Any suggestions would be deeply appreciated~

leeyegy commented 2 years ago

Environment: CUDA-10.0 GCC-7.3 Torch-1.8

leeyegy commented 2 years ago

This task is operated on a single V100.

yuxumin commented 2 years ago

Hi, did the error occur in the linearSVM evaluation?

leeyegy commented 2 years ago

Yes, I believe so. When I comment out the line of linearSVM evaluation, the segmentation fault doesn't happen.

yuxumin commented 2 years ago

It happened when i trained the model on Nvidia 3090 but everything goes well when i use Nvidia 2080Ti.

leeyegy commented 2 years ago

ORZ. does it mean that only 2080ti is supported so far? It's so unfortunate because V100s are all I have.

yuxumin commented 2 years ago

Emmm. In fact, the SVM evaluation in MPM pre-training is just a hint of whether the Transformer is well trained. (We use the results of linearSVM to tune the pipeline) I think it doesn't matter to pre-train the Point-BERT without LinearSVM evaluation. Set --val_freq 500 to avoid evaluation during your training and save the time for MPM training.

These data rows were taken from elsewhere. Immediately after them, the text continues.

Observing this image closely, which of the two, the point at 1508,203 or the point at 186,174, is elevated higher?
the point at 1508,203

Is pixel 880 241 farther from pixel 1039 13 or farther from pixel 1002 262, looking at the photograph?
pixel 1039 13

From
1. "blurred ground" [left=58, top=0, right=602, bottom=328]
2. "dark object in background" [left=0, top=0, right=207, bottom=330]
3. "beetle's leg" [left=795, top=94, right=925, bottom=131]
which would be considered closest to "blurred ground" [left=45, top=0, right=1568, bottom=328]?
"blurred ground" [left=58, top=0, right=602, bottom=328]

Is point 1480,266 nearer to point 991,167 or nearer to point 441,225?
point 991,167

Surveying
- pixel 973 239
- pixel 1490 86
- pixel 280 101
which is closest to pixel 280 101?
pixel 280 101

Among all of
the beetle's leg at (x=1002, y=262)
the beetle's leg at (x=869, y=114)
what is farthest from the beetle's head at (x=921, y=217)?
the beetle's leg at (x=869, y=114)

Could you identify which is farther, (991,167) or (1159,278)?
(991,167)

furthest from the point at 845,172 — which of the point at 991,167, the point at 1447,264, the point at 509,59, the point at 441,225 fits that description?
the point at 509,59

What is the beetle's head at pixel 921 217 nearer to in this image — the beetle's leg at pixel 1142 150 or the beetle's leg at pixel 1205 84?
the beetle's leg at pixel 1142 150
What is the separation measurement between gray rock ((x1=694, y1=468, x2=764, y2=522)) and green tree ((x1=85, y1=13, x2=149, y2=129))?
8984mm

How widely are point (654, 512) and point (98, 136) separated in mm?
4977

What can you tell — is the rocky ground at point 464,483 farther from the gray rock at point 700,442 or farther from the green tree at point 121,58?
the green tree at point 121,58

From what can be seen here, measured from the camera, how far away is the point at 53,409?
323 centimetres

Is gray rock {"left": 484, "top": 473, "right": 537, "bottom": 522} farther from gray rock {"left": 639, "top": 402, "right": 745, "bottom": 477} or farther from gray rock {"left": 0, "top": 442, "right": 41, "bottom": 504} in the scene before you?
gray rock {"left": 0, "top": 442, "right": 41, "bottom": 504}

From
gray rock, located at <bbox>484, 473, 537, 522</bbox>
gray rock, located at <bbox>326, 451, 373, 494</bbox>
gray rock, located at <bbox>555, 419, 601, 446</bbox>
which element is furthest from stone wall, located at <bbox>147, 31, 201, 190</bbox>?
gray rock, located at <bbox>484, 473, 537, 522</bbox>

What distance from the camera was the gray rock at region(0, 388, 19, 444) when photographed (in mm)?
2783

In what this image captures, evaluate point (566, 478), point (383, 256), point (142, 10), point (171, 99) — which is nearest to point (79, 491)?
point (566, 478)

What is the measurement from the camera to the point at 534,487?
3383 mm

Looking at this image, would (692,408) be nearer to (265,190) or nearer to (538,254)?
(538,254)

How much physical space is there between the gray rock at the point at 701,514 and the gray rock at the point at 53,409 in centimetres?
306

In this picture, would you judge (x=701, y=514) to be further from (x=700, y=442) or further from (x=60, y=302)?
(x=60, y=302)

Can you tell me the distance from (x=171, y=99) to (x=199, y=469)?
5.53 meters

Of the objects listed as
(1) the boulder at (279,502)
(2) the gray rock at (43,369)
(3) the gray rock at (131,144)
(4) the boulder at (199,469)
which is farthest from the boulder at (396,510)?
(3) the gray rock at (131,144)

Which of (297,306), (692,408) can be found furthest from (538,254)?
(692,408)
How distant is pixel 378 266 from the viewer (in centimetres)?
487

leeyegy commented 2 years ago

It seems that this is the fastest solution. Thanks for your patience a lot.

wulalala1999 commented 2 years ago

I use cuda11.2 torch1.7.0+cu110 torchvision0.8.1+cu110 on NVIDIA 3090 and the linearSVM can work well.

bhavyagoyal commented 2 years ago

@yuxumin I am also facing segmentation fault error during linearSVM evaluation (I am using A100 gpu with cuda 11.3). Were you able to debug this issue?